Doctors in Canada unwilling to assist patients to commit suicide are now required to refer patients
to physicians who will under new regulations.
According to Lifesite News, the country’s College of Physicians and Surgeons of Ontario has issued a new policy document, ‘Planning for and Providing Quality End-of-Life Care’, which aims to deal with issues surrounding assisted suicide. Included in the document is a section on conscientious objection, where doctor’s are afforded the right to refuse active participation in assisted suicide, but simultaneously must adhere to another policy document of the College, ‘Professional Obligations and Human Rights’. Under the guidelines contained in this second document, physicians objecting on religious or moral grounds to assisted suicide must nevertheless make “an effective referral to another health-care provider” who is willing to assist.

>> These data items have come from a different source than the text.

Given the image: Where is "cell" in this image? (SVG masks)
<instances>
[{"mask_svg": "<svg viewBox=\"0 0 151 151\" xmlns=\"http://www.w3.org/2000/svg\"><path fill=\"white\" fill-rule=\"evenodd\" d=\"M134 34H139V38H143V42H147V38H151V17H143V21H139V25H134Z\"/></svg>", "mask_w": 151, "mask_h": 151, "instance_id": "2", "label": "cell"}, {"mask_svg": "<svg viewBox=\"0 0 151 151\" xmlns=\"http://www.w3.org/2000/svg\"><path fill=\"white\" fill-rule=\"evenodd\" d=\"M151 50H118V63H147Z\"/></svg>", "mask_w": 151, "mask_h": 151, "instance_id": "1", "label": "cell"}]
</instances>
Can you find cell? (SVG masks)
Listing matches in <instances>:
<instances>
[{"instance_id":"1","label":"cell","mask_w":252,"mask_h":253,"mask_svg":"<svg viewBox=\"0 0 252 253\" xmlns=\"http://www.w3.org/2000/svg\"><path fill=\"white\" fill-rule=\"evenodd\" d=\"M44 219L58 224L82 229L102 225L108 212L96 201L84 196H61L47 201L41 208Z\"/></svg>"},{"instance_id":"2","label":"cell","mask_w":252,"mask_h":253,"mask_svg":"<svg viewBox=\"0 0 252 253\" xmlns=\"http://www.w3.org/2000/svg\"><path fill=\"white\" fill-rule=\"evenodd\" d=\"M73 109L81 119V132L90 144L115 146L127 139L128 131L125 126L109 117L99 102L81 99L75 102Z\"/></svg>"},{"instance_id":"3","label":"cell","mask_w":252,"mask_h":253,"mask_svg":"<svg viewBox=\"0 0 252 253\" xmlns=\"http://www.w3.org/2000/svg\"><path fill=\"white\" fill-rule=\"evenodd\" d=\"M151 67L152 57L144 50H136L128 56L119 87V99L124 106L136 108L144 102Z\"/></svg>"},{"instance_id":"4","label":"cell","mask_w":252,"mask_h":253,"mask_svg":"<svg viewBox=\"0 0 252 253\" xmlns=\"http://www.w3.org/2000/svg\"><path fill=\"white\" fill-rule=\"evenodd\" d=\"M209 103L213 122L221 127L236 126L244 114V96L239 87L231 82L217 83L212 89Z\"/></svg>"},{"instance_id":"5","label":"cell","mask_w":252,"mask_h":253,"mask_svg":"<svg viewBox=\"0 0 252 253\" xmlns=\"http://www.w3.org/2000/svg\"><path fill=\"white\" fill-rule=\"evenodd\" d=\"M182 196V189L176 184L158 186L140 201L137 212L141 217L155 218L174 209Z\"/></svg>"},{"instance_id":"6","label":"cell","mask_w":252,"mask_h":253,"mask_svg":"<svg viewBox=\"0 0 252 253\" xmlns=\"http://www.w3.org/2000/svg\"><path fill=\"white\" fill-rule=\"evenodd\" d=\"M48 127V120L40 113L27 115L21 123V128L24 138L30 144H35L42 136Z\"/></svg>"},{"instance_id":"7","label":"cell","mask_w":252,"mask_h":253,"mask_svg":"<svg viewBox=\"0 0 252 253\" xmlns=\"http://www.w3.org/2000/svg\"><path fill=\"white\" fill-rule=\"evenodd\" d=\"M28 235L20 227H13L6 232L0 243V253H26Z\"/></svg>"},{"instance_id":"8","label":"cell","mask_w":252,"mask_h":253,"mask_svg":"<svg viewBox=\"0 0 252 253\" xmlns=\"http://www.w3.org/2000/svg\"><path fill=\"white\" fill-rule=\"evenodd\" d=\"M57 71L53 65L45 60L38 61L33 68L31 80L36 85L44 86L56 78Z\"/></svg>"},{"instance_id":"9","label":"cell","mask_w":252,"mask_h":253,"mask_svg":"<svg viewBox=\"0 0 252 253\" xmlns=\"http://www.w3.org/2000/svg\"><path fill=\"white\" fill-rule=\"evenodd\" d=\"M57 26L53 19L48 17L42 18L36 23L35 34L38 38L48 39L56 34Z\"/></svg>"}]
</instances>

In drafting ‘Planning for and Providing Quality End-of-Life Care’, the College of Physicians has flown in the face of public opinion on the matter, which was voiced during a public consultation on the document. That consultation showed that 77% of 32,000 responses supported a doctor’s right to “to refuse to provide a patient with a treatment or procedure because it conflicts with the physician’s religious or moral beliefs”.
Following the introduction of assisted suicide to Ontario – on foot of a ruling from the nation’s highest court – doctors’ groups opposed to referral as contained in the ‘Professional Obligations and Human Rights’ document, mounted a legal challenge, arguing that referral itself makes an opposing doctor party to assisted suicide. That case is ongoing.
The court ruling on introducing assisted suicide becomes law in February 2016.